**Page excerpt**
▼

American medical researcher (1969–2025)

Atul Janardhan Butte (August 26, 1969 – June 13, 2025) was an American biomedical informatician, pediatrician and biotechnology entreprenuer. He was the Priscilla Chan and Mark Zuckerberg Distinguished Professor at the University of California, San Francisco. In 2015, Butte became the inaugural director of UCSF's Bakar Computational Health Sciences Institute.

== Early life and career ==
Butte was born in Philadelphia on August 26, 1969, to Janardhan Butte and Mangala Butte. He attended Brown University, where he studied computer science as an undergraduate student. As a member of the school's Program in Liberal Medical Education he was guaranteed acceptance to Brown's Alpert Medical School, where he obtained his MD in 1995.

Butte completed a residency in pediatrics and a fellowship in pediatric endocrinology, both at Children's Hospital Boston. In 2004, he completed a Ph.D. from the Harvard–MIT Division of Health Sciences and Technology, supervised by Isaac Kohane.

Butte moved to California and became an assistant professor at Stanford University in 2005. He later became the Chief of the Division of Systems Medicine at Stanford University School of Medicine and Lucile Packard Children's Hospital where he held the position of an associate professor of pediatrics and (by courtesy) computer science and immunology & rheumatology. He moved to the University of California, San Francisco in 2015.

In April 2012, Butte delivered a TEDMED talk describing his lab's development of techniques using massive amount of publicly available biomedical research data to make new discoveries without running a wet-lab and actually outsourcing experiments using assaydepot.com.

Butte had an h-index of over 110 and was recognized by Publons as a highly cited researcher with over 70,000 citations. He founded two biotechnology companies (Personalis and NuMedii) and wrote one of the first books on microarray analysis, Microarrays for an Integrative Genomics.

== Personal life and death ==
Butte lived with his wife, Gini Deshpande, a cancer biology and biotechnology entrepreneur, and daughter in Menlo Park, California. As of 2018, Deshpande was the chief executive officer of NuMedii, an artificial intelligence technology company. His brother Manish J. Butte is a pediatrician at University of California, Los Angeles.

Butte died in California on June 13, 2025, at the age of 55.

==Awards and honors==
In 2013, Butte was recognized as an Open Science Champion of Change by the White House. In 2015, he was elected a member of the National Academy of Medicine. In 2021, Butte was elected as a Fellow of the International Society for Computational Biology. In 2022, he became a fellow of the American Association for the Advancement of Science. In 2024, he received the Award for Excellence in Molecular Diagnostics from the Association for Molecular Pathology and the Morris F. Collen Award of Excellence from the American College of Medical Informatics. In 2025, he was elected to the American Academy of Arts and Sciences.

▲

**Source information**
▼

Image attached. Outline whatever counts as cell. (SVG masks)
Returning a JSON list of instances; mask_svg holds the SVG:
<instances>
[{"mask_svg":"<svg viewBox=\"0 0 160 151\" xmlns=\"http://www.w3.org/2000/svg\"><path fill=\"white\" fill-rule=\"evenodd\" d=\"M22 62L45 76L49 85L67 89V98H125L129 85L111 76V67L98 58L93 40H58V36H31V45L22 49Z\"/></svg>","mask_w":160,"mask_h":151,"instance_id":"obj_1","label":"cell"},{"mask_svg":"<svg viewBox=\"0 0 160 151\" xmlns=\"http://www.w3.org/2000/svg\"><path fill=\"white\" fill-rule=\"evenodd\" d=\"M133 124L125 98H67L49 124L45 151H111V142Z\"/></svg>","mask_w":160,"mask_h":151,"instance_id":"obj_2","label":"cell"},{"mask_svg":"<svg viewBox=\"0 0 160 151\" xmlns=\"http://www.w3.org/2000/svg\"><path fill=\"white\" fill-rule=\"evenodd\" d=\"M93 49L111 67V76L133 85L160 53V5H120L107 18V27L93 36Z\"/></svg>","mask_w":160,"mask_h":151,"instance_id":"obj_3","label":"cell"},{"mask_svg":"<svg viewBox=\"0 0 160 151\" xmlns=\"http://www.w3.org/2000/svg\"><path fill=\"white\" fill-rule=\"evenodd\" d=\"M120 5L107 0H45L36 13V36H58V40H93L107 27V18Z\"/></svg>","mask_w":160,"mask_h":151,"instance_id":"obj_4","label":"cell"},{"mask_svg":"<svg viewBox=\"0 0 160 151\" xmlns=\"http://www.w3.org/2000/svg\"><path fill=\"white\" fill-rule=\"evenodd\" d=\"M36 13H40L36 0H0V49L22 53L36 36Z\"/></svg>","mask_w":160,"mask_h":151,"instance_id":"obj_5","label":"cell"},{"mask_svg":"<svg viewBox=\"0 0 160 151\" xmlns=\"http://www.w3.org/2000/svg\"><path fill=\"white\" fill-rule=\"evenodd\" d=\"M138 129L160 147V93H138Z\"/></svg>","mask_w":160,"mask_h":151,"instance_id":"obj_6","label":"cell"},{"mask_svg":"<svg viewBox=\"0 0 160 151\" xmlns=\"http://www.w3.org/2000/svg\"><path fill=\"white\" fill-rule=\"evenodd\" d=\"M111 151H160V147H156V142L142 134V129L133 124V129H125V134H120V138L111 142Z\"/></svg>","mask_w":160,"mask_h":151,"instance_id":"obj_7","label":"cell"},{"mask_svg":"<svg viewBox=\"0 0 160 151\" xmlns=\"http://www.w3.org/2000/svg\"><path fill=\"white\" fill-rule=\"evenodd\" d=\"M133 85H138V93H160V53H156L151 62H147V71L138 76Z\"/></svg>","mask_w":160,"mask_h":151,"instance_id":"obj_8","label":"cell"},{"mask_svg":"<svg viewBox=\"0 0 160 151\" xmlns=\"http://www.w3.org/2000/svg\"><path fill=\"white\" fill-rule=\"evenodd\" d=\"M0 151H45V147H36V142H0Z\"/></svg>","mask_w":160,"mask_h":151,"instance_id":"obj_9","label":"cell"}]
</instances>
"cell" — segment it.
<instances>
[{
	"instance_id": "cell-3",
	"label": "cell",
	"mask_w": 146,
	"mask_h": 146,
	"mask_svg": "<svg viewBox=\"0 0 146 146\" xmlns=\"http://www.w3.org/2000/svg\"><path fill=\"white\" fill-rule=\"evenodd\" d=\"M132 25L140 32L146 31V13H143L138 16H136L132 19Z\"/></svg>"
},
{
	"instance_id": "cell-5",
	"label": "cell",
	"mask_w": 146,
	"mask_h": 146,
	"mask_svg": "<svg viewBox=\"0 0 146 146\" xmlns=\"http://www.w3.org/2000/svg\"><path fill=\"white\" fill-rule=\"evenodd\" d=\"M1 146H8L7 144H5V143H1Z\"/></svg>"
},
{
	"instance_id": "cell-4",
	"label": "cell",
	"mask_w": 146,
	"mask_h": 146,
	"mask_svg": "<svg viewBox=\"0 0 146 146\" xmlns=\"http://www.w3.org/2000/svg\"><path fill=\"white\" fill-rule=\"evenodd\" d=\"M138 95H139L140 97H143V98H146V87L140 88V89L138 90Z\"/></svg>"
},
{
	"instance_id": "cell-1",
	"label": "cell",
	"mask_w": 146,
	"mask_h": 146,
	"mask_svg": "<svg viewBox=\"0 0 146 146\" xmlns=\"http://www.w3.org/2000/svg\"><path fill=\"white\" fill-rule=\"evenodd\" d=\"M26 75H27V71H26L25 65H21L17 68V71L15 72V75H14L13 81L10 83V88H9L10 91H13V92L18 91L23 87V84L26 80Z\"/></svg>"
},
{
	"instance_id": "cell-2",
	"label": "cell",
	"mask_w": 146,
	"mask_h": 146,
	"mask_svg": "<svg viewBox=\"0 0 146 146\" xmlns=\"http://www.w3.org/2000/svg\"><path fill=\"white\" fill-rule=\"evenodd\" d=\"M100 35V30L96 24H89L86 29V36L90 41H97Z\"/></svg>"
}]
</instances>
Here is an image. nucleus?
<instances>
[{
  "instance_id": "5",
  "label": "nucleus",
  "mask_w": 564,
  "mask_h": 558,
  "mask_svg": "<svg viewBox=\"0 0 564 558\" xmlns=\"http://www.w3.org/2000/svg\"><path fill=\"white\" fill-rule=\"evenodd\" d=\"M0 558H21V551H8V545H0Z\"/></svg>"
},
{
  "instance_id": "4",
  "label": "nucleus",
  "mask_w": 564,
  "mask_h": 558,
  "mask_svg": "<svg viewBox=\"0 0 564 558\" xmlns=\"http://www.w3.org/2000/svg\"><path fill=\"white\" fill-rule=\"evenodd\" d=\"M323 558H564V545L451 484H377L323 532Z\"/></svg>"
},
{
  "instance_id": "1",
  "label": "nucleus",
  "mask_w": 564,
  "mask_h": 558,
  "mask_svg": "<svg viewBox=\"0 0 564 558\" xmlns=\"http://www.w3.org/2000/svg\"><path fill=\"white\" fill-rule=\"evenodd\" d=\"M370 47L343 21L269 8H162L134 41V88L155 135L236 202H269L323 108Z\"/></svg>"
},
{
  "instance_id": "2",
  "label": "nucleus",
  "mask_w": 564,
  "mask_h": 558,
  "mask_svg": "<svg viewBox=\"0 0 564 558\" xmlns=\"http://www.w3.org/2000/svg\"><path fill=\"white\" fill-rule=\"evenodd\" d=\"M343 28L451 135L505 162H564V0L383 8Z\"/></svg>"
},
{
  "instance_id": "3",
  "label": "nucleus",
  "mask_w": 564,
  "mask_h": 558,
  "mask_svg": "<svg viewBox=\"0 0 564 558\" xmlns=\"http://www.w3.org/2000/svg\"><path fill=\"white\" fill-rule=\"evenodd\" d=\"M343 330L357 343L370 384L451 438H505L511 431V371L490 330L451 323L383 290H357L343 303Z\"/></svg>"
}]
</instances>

▲

**Brief A**
According to the Atul Butte biography, in what year did Butte obtain his MD?
**Brief B**
What honors does the Atul Butte biography list under "Awards and honors"? Give each one with its year.
**Brief C**
Repeat the Atul Butte biography word for word from "Butte had an" up to and including "the age of 55.".

**Task response A**
1995

**Task response B**
- 2013: Open Science Champion of Change, recognized by the White House
- 2015: elected a member of the National Academy of Medicine
- 2021: elected a Fellow of the International Society for Computational Biology
- 2022: became a fellow of the American Association for the Advancement of Science
- 2024: Award for Excellence in Molecular Diagnostics from the Association for Molecular Pathology
- 2024: Morris F. Collen Award of Excellence from the American College of Medical Informatics
- 2025: elected to the American Academy of Arts and Sciences

**Task response C**
Butte had an h-index of over 110 and was recognized by Publons as a highly cited researcher with over 70,000 citations. He founded two biotechnology companies (Personalis and NuMedii) and wrote one of the first books on microarray analysis, Microarrays for an Integrative Genomics.

== Personal life and death ==
Butte lived with his wife, Gini Deshpande, a cancer biology and biotechnology entrepreneur, and daughter in Menlo Park, California. As of 2018, Deshpande was the chief executive officer of NuMedii, an artificial intelligence technology company. His brother Manish J. Butte is a pediatrician at University of California, Los Angeles.

Butte died in California on June 13, 2025, at the age of 55.